Besides giving you an easy (and very picturesque!) place to look for more information about a specific topic, this will also show you a little of the most up-to-date work being done by astronomers today. Perhaps something you see will spark your interest.

So, have fun, take a look at these sites, and on another piece of paper answer the questions (hopefully they will make you think about what you see at each site). There aren't too many particular sites listed in the hopes that you will be curious and follow links to topics that interest you at each site. When you are done, or if you want to know more about a particular topic, try using a search engine to find more information.

University of Michigan Astronomy (http://www.astro.lsa.umich.edu)
Well, we might as well start with our own University of Michigan astronomy department web page. You can find information about the undergrad/grad students and instructors, and current research projects going on at U of M in astronomy. Professor Gary Bernstein is building a large CCD for telescopes, follow the link to information about his Big Throughput Camera.
1. A CCD is essentially a digital camera. Why would astronomers want to use this rather than their eyes or a photograph?
Professor Bernstein's big CCD camera is special because it is very large compared to most modern CCDs.
2. What are some of the advantages to using a bigger CCD? Can you think of any disadvatanges?

The Nine Planets(http://seds.lpl.arizona.edu/nineplanets/nineplanets/nineplanets.html)
This is a good place to start to look for information about the solar system, it has information on practically everything from the Sun to the Oort Cloud. If you want to know the distance from the sun to Mars, you can find it here. You can also find out about space exploration missions to other planets.
3. Look at the information on Europa. In the science fiction book 2010, life existed on Europa. Lately Europa scientific speculation about life on Europa has started. What conditions on Europa now appear like they may support life?

Windows to the Universe (http://www.windows.umich.edu)
This is another good place to look for information about the solar system, and this one extends outside the solar system to give some information about the rest of the universe. This site offers information on beginner, intermediate and advanced levels -- be sure you look at the advanced level (after all you're in a college astronomy class).
4. Enter the site in whatever mode (frames/non-frames) you want, then follow the "Universe" link. If you see anything that interests you, be sure to take a peek. Take a look at the "Strange Stuff" link, and then go to the information about Gamma Ray bursters. The information given says that these objects are uniformly distributed over the sky, but then says that these could be objects very nearby (in the halo of our galaxy) or very far away (in the earliest galaxies ever formed). Why can't astronomers tell which is right?

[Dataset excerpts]
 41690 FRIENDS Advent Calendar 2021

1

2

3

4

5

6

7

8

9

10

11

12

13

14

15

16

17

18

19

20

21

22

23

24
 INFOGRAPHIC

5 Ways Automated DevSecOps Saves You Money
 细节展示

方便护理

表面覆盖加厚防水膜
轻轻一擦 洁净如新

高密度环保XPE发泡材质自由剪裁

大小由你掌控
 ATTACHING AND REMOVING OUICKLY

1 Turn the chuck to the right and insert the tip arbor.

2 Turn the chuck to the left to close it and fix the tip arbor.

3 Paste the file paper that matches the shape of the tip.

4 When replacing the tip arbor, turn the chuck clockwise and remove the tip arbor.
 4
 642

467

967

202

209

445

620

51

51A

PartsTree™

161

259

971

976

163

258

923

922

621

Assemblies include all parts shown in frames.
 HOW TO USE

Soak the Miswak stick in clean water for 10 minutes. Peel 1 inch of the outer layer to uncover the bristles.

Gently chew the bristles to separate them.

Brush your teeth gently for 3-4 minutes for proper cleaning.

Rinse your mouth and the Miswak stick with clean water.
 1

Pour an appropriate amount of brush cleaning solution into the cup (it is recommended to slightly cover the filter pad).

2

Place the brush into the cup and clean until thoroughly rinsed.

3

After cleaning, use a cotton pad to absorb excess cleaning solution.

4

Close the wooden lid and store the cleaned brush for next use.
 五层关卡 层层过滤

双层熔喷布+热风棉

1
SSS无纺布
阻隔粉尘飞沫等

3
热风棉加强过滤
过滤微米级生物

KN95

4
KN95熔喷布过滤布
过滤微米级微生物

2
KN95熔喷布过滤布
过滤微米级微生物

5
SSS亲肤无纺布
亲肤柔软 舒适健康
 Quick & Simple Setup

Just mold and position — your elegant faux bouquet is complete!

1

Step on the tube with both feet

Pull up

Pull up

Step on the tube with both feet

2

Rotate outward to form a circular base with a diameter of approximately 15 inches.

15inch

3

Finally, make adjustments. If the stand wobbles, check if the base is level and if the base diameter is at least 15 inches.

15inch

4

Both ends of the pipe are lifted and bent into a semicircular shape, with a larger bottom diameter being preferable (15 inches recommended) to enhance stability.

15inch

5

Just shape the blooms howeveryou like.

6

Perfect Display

### Problems to solve
[1] In the astronomy site guide, what is Professor Gary Bernstein building?
[2] Turn the paragraph of the astronomy site guide that begins "So, have fun, take a look at these sites" into a short bulleted list that keeps its main points.
[3] Write the next part of the astronomy site guide, picking up after its final sentence.
None of the tasks require the rows.

### Answer section
[1] He is building a large CCD for telescopes, the Big Throughput Camera.

[2]
- Look at the listed sites and answer the questions on another piece of paper.
- Only a few sites are listed, so that readers will follow links to topics that interest them.
- When finished, or to learn more about a topic, use a search engine.

[3]
The Hubble Space Telescope(http://www.stsci.edu/top.html)
This is the homepage of the Space Telescope Science Institute, the managers of the Hubble Space Telescope. For images of things outside the solar system, this is the place to look.
Some of the subjects we will study later in the term include black holes and the Crab Nebula. Try to find images of these things (check out pictures, greatest hits, etc.)
5. When you find an image of a 'black hole', you will notice you don't see a black dot where the black hole might be. What do you see instead? This is because the black hole is surrounded by an 'accretion disk', something we will learn more about later.
6. What do you think is the best thing (either specific observation or general thing) the Hubble Space Telescope has done?

Stars and Constellations (http://www.astro.wisc.edu/~dolan/constellations/constellations.html)
This is a site where many constellations are listed and illustrated. Later in the term we will have a constellation quiz, so you might find this to be somewhat useful, but it's more interesting for the stories that are included for some of the constellations.
7. Name and draw a constellation that we could see from Ann Arbor at this time of year. Remember, from Ann Arbor, we can only see things in the northern hemisphere. We can't see things near the south pole.

Nasa's Homepage ( http://www.nasa.gov)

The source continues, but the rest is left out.